# Source text
=======

Mississippi Chapter Wins Charles R. Stephens Diversity Award
The Mississippi Chapter has just about 75 members, but it did an extraordinary job of developing a diversity conference that is worthy of any chapter size. That extraordinary work led it to being selected as the recipient of the 2015 Charles R. Stephens Award for Excellence in Diversity.
The chapter set out to truly embrace diversity and inclusion, not just for the benefit of its members but the entire sector. To accomplish its goal, the chapter collaborated with a wide number of groups, including the Mississippi Association of Grantmakers, the Mississippi Center for Nonprofits, Volunteer Mississippi, the state’s Arts Commission, and Mississippi Development Authority. It also partnered with the William Winter Institute for Racial Reconciliation to help develop workshops and bring in other leaders, including the W.K. Kellogg Foundation.
“I think it’s fair to say that winning this award is not just an honor, it is humbling,” said Jane Alexander, MA, president and CEO of the Community Foundation of Greater Jackson and president of the chapter in 2016. “So much of the reaction we see to injustice in American towns, real and perceived, is a result, I believe, of a failure to recognize, much less address, the very real issues of representation, access, opportunity and success among people of different races and in underrepresented groups. By partnering with the William Winter Institute for Racial Reconciliation, we started a more meaningful conversation about inclusion – because we are already a diverse society, just not necessarily an inclusive one. We are finding it useful to consider what we mean by ‘diverse,’ when we talk about our organizations, so that we can expand the definition to mean more than simply race and gender.
By partnering with like, but very dissimilar sectors (volunteer, grantmaking, fundraising, nonprofit management, and arts), the chapter has broadened the scope of the audience it is targeting with its messages, with the result being the chapter has been more inclusive than ever before.
The result of all of these collaborations was an amazing series of presentations and discussions at the Positioned for Progress conference in October 2015, designed to begin the process of diversity and inclusion through conversations and planning on a broad scale. Topics included The Power of Dialogue Circles, Board Diversity and Inclusion, Engaging Youth in Community Change, Measuring Success of Diversity and Inclusion, and Working with Community Partners.
“A year and a half ago I was inspired by what I heard at the Leadership Academy about the issues of diversity and inclusion,” said Kitty Cook Ramsey, CFRE, senior executive for Advance Mississippi at the Boys & Girls Clubs of America, and chapter president in 2015. “I knew that Mississippi needed this programming more than ever. But we could not have been successful or reached such a broad group of Mississippi's mission-based professionals if we had not been able to work with these partners who are committed to positive change in the state.”
By holding a single conference for all of the mission-based sectors in the state, the chapter is leveraging resources and bringing individuals together for a single platform for conversation and bridge-building. And the work is far from done, as the chapter and its partners will annually meet to document shifts in conversations and changes that can be made to keep the dialogue going.

=======

# Data segment
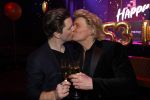 Amsterdam 22 februari 2022
Hans Klok viert zijn 53e verjaardag in the Harbour Club. Later op de avond vraagt hij zijn partner Dann v Ling ten huwelijk.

=======

# Tasks and exercises
A – In the article on the Mississippi Chapter's diversity award, change "messages" to "outreach" and write out the passage from "By partnering with like, but" to "than ever before." with that one edit.
B – Carry on the article about the Mississippi Chapter's diversity award from the point where it stops.

# Task-by-task results
A –
By partnering with like, but very dissimilar sectors (volunteer, grantmaking, fundraising, nonprofit management, and arts), the chapter has broadened the scope of the audience it is targeting with its outreach, with the result being the chapter has been more inclusive than ever before.

B –
“Being able to bring forth the need for diversity and inclusion was an awesome experience I would like to see develop even more in the future,” said April Jones, divisional direct marketing manager for the The Salvation Army Divisional Headquarters in Jackson and vice president of diversity and inclusion for the chapter. “Mississippi has a rich history, but one that is not so appealing. However, if we continue to inform and introduce the importance of unity, diversity and inclusion will produce well needed growth that strengthens our communities.”
Steps to Collaborating for a Successful Conference
The Mississippi Chapter’s collaboration with so many other organizations is especially noteworthy. Here are some steps and ideas in putting together their conference that might help other chapters.
1) Invite the leaders of the proposed partners to a formation discussion meeting. In preparation for this meeting, each of the partners should bring a list of their current continuing education, coalition-building, inclusion, community activity, and membership programming, as well as an analysis of how well their activities are meeting target audience needs.
2) Coalition partners meet to agree on who will act as fiscal agent for the conference, whether or not they will hire an event management firm, who will act as leaders, what sort of location best serves the needs, a draft budget, what a partnership fee will be, how the income will be split, etc.
3) The fiscal agent leader creates an MOU that each coalition partner organization must sign and return with a partnership fee. (Ours was $1500 per partner.)
4) The conference leader will manage all planning meetings, sponsorship appeals, site details, partner business details (hotels, restaurants, etc.), and media.
5) Regular meetings are held with action plans for the separate areas and reports of activity concluded and in play. (We had work committees who oversaw planning of each workshop track, fundraising, speaker engagement, and PR & marketing.) Each partner committee is expected to disseminate conference information in targeted messages to their constituencies to ensure maximum participation and registration. For instance, the AFP MS chapter is hosting a pre-conference session for the CFRE Prep Test and are working to disseminate that information to neighboring states.
6) Each of the committees is responsible for working with the event management group to oversee their portion of the conference. This means making sure that all A/V, food, and volunteer needs are met as well as troubleshooting issues as they arise. Fundraising committee will meet with the current sponsors and exhibition vendors to request sponsorship pledges for the following year.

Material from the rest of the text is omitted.